Au début je me suis dit : « encore un bouquin d’un mannequin qui raconte son anorexie, et combien c’est difficile le décalage horaire entre deux défilés, et de gagner beaucoup d’argent, le sexe, la drogue, tout ça…» Et puis j’ai entendu Loulou Robert, l’auteur, parler de son livre. Vous allez me dire que c’est fait pour ça, mais ça m’a donné envie. J’ai acheté Bianca. Et je l’ai lu, et j’ai aimé.
Sans doute parce que la femme qui a écrit ce livre a baigné toute jeune dans la littérature, dont elle parle avec amour, sans doute aussi parce qu’elle écrit vrai, avec ses tripes et le reste, tout en en gardant un petit peu sous le pied quand même. Par pudeur et modestie parce qu’elle sait qu’à 22 ans, on ne sait pas tout encore de la vie et que la vie justement s’apprend tout le temps jusqu’à ce qu’on n’en ait plus envie. Son personnage, Bianca, justement n’a plus envie. Elle se laisse mourir d’abord à petit feu, puis prend les choses en mains et se taillade les veines. Urgence et hôpital psychiatrique. Sans doute parce que la description des Primevères, l’institution psychiatrique où se déroule l’essentiel du roman, a fait remonter des souvenirs pénibles et douloureux de visites dans un lieu similaire : odeur de désinfectant et de cantine, bruits ouatés et chuchotements soliloqués, séances de monologue face à un mur, visions d’errance mentale, marches de zombies dans des jardins gris, envie d’évasion. C’est dans cet espace confiné, privée de liberté et d’elle-même que Bianca essaie de se reconstruire. D’abord sans le savoir. Elle s’interroge, sur la vie, la mort, l’amour, Dieu. Elle se sent différente, elle voit sans voir, vit sans vivre. Elle a perdu le sens. Sans boussole, dans des ténèbres opaques, elle cherche. Ses parents ne s’aiment plus. Pas d’amis. L’école, pour quoi faire ? Seul son petit frère, Lenny, la raccroche à la vie dans l’autre monde et à l’envie de sortir un jour, de sortir au jour. Sans doute aussi parce que dans ce roman, il y a l’amour, qui passe, repasse, revient. Bianca rencontre Jeff, vieux dépressif espiègle, emporté par un cancer, figure du sage. Raphaël, patient comme elle, à la folie passagère. Juliette, 12 ans, suicidée dans une piscine. Et surtout Simon, tendre et violent, direct, coquin et franc, dont Bianca tombe follement amoureuse parce qu’il la regarde et la trouve belle malgré ses creux au corps et ses bosses à l’âme. Bianca parfois sort d’elle-même, se regarde de loin, s’ignore puis se reconnaît, se reconnecte. Avec la mort du sage revient le goût de la vie.
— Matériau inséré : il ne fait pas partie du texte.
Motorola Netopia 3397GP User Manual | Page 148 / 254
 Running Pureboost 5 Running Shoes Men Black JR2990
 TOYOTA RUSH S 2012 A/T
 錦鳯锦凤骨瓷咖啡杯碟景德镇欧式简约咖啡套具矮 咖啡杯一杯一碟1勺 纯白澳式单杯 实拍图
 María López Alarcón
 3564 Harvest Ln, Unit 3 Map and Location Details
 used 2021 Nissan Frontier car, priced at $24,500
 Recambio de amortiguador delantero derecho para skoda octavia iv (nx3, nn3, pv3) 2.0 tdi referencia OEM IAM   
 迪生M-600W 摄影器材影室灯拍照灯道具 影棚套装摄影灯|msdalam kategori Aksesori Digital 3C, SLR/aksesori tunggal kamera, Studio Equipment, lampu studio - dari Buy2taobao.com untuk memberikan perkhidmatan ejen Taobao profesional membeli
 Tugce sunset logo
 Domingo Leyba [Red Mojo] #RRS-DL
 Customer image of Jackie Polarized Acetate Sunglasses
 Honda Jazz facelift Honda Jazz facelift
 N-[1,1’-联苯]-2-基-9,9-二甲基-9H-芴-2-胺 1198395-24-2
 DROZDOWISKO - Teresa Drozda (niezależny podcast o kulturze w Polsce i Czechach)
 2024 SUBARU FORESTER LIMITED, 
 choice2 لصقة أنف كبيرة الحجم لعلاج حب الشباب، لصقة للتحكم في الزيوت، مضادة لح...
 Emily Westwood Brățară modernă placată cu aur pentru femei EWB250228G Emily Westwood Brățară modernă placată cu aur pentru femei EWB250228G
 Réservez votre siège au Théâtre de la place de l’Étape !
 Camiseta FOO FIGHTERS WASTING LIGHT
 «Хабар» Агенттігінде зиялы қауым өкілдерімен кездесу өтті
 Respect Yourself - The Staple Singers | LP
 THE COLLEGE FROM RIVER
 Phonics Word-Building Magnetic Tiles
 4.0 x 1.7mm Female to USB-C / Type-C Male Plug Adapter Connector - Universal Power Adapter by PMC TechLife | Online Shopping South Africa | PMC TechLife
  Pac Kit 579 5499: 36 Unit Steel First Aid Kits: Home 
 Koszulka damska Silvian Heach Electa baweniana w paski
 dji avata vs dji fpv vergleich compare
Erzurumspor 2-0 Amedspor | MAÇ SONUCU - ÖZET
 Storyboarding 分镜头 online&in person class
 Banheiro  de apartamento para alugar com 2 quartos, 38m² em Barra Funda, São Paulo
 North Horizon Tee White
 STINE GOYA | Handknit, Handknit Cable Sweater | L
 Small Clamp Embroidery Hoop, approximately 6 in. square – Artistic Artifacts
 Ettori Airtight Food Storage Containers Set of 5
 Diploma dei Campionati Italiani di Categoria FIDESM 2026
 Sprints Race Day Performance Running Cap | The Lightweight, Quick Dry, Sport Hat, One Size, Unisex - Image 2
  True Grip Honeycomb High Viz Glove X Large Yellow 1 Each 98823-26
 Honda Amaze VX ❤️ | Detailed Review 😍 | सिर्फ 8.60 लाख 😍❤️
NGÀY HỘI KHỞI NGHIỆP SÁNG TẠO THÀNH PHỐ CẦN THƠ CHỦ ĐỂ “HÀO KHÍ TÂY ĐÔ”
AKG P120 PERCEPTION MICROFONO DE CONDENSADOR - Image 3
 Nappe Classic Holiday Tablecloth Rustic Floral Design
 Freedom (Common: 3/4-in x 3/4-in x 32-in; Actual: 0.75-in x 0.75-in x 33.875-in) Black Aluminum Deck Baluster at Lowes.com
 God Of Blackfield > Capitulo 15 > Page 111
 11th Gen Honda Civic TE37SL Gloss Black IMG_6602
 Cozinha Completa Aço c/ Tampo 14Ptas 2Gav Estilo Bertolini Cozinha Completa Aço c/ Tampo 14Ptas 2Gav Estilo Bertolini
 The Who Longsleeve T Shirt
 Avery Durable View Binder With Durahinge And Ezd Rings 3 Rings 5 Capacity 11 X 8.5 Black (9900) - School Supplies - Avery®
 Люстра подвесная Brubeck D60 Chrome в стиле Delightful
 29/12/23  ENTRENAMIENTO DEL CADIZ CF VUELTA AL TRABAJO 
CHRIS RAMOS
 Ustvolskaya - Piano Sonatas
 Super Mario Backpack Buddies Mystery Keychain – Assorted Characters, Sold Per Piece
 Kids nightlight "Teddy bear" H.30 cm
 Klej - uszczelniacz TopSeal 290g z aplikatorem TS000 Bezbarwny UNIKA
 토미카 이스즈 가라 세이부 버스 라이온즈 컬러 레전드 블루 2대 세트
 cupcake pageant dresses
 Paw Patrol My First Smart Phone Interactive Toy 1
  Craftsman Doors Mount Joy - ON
« Je touche ma poitrine et sens le petit trou entre mes seins. Celui-là se cache, il résiste. Chaque gramme le fait frissonner. Ses copains disparaissent peu à peu. Un à un, ils se comblent, se rebouchent. Remplis d’histoires, de jus d’orange, de rencontres, de Jeff, de Simon, de yaourts nature, d’explosions, de baisers, d’amour. Un nouveau est apparu avec toi, Jeff. Dans mon cœur, celui-là reste. Je regarde mes poignets. Les cicatrices se sont refermées. Je vais mieux. Guérie ? Non, ça fera éternellement partie de moi. J’ai grandi avec toi, mais aujourd’hui tu ne m’empêcheras plus d’avancer. C’est ça la guérison. Quand il y a plus de jours heureux que de jours tristes. Maintenant je l’ai compris, je me sens prête. »Et Bianca a raison. La maladie mentale est comme un voyage : on ne revient jamais vraiment puisque le voyage nous a changés. Il faut bien l’accepter puisque nous avons tous, comme disait Sir Winston Churchill, « un gros chien noir qui pèse sur notre épaule », et parfois il aboie. Le plus souvent il faut lui tenir la laisse courte, et le nourrir de petits bonheurs au quotidien. Alors il se calme.Bianca, Loulou Robert
Editions Julliard, Paris 2016, 294 pages.